- _PAGE EXTRACT_
· · · · ·
This is from *Statistical Physics An Introductory Course* by *Daniel J.Amit*
The text is calculating the energy of internal motions of a diatomic molecule.

The internal energies of a diatomic molecule, i.e. the vibrational energy and the rotational energy is given by
$$\begin{aligned}E_I(n,J) &= E_v + E_r \\ &= \epsilon _v n+\epsilon_r J(J+1), \qquad n,J=0,1,2,\dots ,\end{aligned}$$
where $\epsilon_v$ is the spacing between the vibrational levels:
$$\epsilon_v = \hbar \omega= \hbar \sqrt{\frac{K}{\mu}}$$
and $\epsilon_r$ is the difference between the rotational levels:
$$\epsilon_r=\frac{\hbar^2}{2I}$$


But the vibrational energy of the molecule is
$$E_v = (n+1/2)\hbar \omega$$
**Why do we ignore the ##\frac{1}{2} \hbar \omega## in the ##E_v## (ground state vibrational energy) when we calculate the total internal energy of the molecule?** The text refers back to another equation to explain why we dropped the ground state vibrational energy, but I still don't quite understand the reason behind it.
· · · · ·
- _DATASET SECTION_
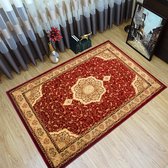 Tapiso Yesemek Vloerkleed Rood Perzisch Oriental Oosters Tapijt Maat- 60x100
· · · · ·
- _PROBLEMS TO SOLVE_
[1] In the forum post on diatomic molecule energy, rewrite the paragraph beginning "The internal energies of a diatomic molecule" as a short list that keeps its main facts.
[2] Decide whether each statement agrees with the forum post on diatomic molecule energy. Answer yes or no for each, and quote the deciding words of the post.
(a) The post says the text is calculating the energy of internal motions of a diatomic molecule.
(b) According to the post, the text gives no explanation for dropping the ground state vibrational energy.
(c) The poster says the reason is now fully clear.
[3] Carry the forum post on diatomic molecule energy forward by a few sentences, beginning right after its final sentence.

- _RESPONSES BY TASK_
[1]
- The internal energy of a diatomic molecule is the sum of its vibrational and rotational energies: E_I(n, J) = ε_v n + ε_r J(J + 1), with n, J = 0, 1, 2, …
- ε_v is the spacing between vibrational levels and equals ħω = ħ√(K/μ).
- ε_r is the difference between rotational levels and equals ħ²/(2I).

[2]
(a) Yes: "The text is calculating the energy of internal motions of a diatomic molecule."
(b) No: "The text refers back to another equation to explain why we dropped the ground state vibrational energy"
(c) No: "I still don't quite understand the reason behind it."

[3]
The text referred:
The ground state energy of the electronic system ##\epsilon_0## depends on the distance ##\rho## between the nuclei, and we can denote this as a potential energy ##U(\rho)##.
If ##\epsilon_0## has a sharp minimum at a distance ##\rho_0##, it is possible to approximate ##U(\rho)## by the harmonic approximation. Hence the energy of the molecule will then given by
$$E_{mol}=\frac{\boldsymbol{P}^2}{2M}+\frac{\boldsymbol{\pi}^2}{2 \mu}+\frac{1}{2}K(\rho-\rho_0)^2$$
where
##\bf{P}## is the momentum associated with center of mass
##\boldsymbol{\pi}=\boldsymbol{\pi}_{12}=\boldsymbol{\pi}_1 - \boldsymbol{\pi}_2## in which ##\boldsymbol{\pi}_\alpha## is the relative momentum of the atom ##\alpha##
##U''(\rho_0)=K## is the harmonic approximation of ##U##


In this case I get why they drop the ##\epsilon_0##, that's because ##\epsilon_0## is already included in the potential energy term. However for the first case I don't see where the ##\epsilon_0## goes.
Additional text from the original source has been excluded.